## TO DO
Write out the line with "body_size: -807" and every later line through the end of the data below, exactly as given, with no pictures in the copy.
↓↓↓
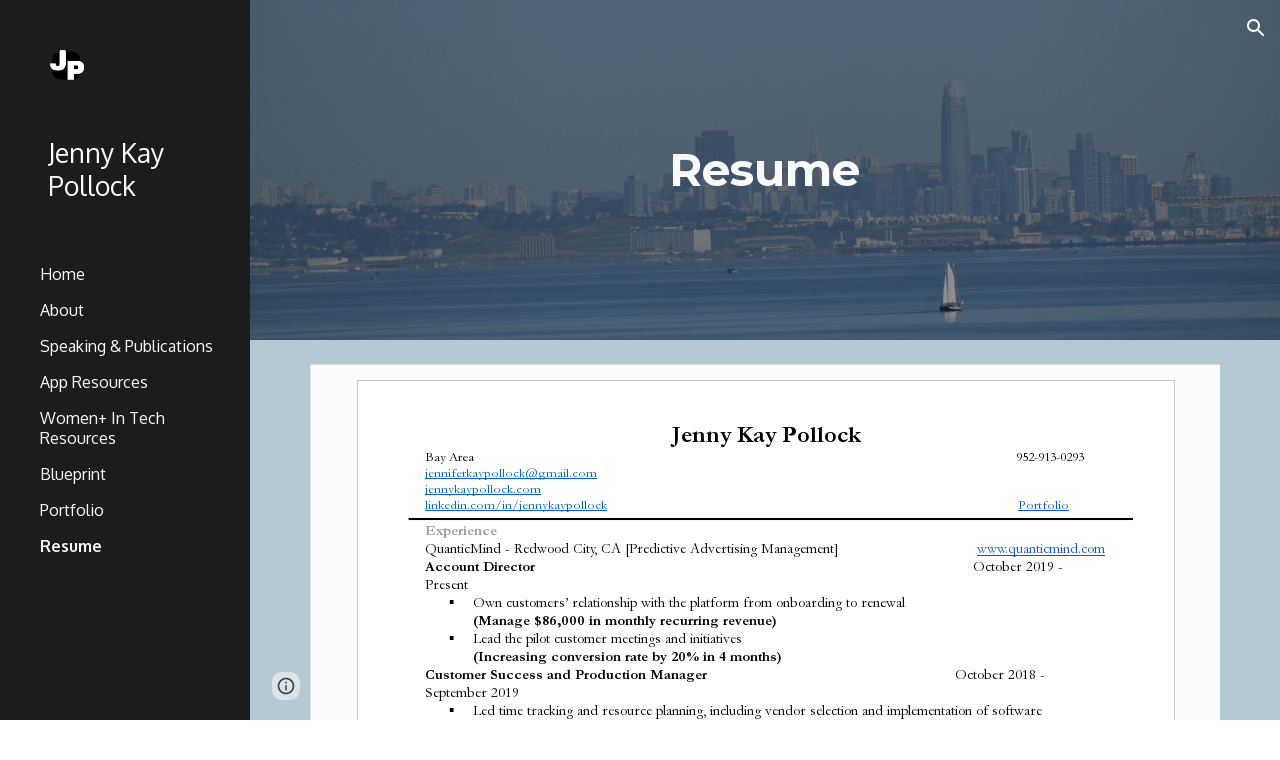

--- FILE ---
content_type: image/svg+xml; charset=utf-8
request_url: https://docs.google.com/drawings/d/sIeyIG_r6_NXagxQ4tzkGUA/image?w=725&h=3&rev=1&drawingRevisionAccessToken=zd_RcqH_snJ-Hg&ac=1&fmt=svg&parent=1OxQ16PdbKSIiCA-MzT-gePEv63soykdc26jpHfmsQkI
body_size: -807
content:
<svg version="1.1" viewBox="0.0 0.0 725.0 3.0" fill="none" stroke="none" stroke-linecap="square" stroke-miterlimit="10" preserveAspectRatio="none" width="725" height="3" xmlns:xlink="http://www.w3.org/1999/xlink" xmlns="http://www.w3.org/2000/svg"><clipPath id="id_0"><path d="M0 0L725.0 0L725.0 3.0L0 3.0L0 0Z" clip-rule="nonzero"/></clipPath><path fill="#000000" fill-opacity="0.0" clip-path="url(#id_0)" d="M-199.65651 -577.5767L924.7275 -577.5767L924.7275 582.5256L-199.65651 582.5256Z" fill-rule="evenodd"/><path fill="#000000" fill-opacity="0.0" clip-path="url(#id_0)" d="M0.0010475046 1.5L724.99744 1.5" fill-rule="evenodd"/><path stroke="#000000" stroke-width="2.483486822182585" stroke-linejoin="round" stroke-linecap="butt" clip-path="url(#id_0)" d="M0.0010475046 1.5L724.99744 1.5" fill-rule="evenodd"/></svg>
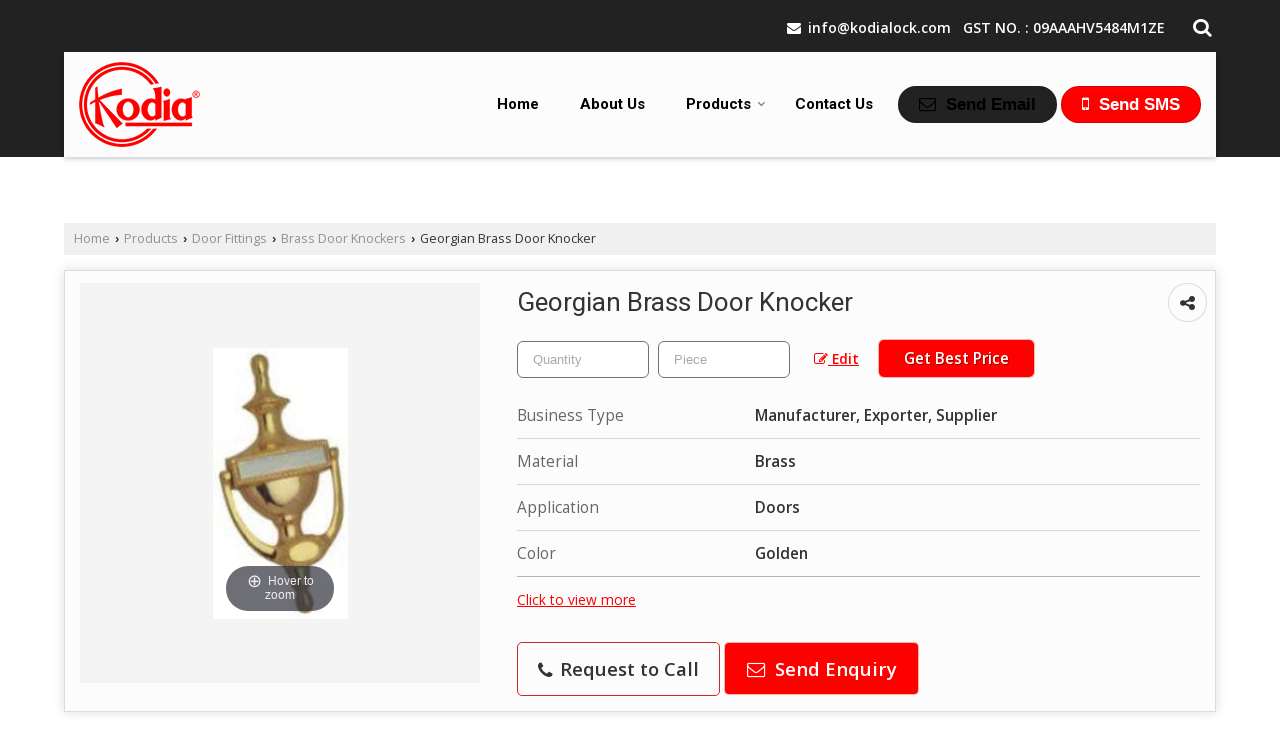

--- FILE ---
content_type: text/html; charset=UTF-8
request_url: https://www.kodialocks.in/hitcounter/index.php?show_id=79339
body_size: 145
content:
		document.write('<img src="//catalog.wlimg.com/counters-img/black_format1_1.gif" class="vam" alt="" />&nbsp;<img src="//catalog.wlimg.com/counters-img/black_format1_0.gif" class="vam" alt="" />&nbsp;<img src="//catalog.wlimg.com/counters-img/black_format1_7.gif" class="vam" alt="" />&nbsp;<img src="//catalog.wlimg.com/counters-img/black_format1_0.gif" class="vam" alt="" />&nbsp;<img src="//catalog.wlimg.com/counters-img/black_format1_8.gif" class="vam" alt="" />&nbsp;');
↑↑↑
## RESULT
body_size: -807
content:
<svg version="1.1" viewBox="0.0 0.0 725.0 3.0" fill="none" stroke="none" stroke-linecap="square" stroke-miterlimit="10" preserveAspectRatio="none" width="725" height="3" xmlns:xlink="http://www.w3.org/1999/xlink" xmlns="http://www.w3.org/2000/svg"><clipPath id="id_0"><path d="M0 0L725.0 0L725.0 3.0L0 3.0L0 0Z" clip-rule="nonzero"/></clipPath><path fill="#000000" fill-opacity="0.0" clip-path="url(#id_0)" d="M-199.65651 -577.5767L924.7275 -577.5767L924.7275 582.5256L-199.65651 582.5256Z" fill-rule="evenodd"/><path fill="#000000" fill-opacity="0.0" clip-path="url(#id_0)" d="M0.0010475046 1.5L724.99744 1.5" fill-rule="evenodd"/><path stroke="#000000" stroke-width="2.483486822182585" stroke-linejoin="round" stroke-linecap="butt" clip-path="url(#id_0)" d="M0.0010475046 1.5L724.99744 1.5" fill-rule="evenodd"/></svg>

--- FILE ---
content_type: text/html; charset=UTF-8
request_url: https://www.kodialocks.in/hitcounter/index.php?show_id=79339
body_size: 145
content:
		document.write('<img src="//catalog.wlimg.com/counters-img/black_format1_1.gif" class="vam" alt="" />&nbsp;<img src="//catalog.wlimg.com/counters-img/black_format1_0.gif" class="vam" alt="" />&nbsp;<img src="//catalog.wlimg.com/counters-img/black_format1_7.gif" class="vam" alt="" />&nbsp;<img src="//catalog.wlimg.com/counters-img/black_format1_0.gif" class="vam" alt="" />&nbsp;<img src="//catalog.wlimg.com/counters-img/black_format1_8.gif" class="vam" alt="" />&nbsp;');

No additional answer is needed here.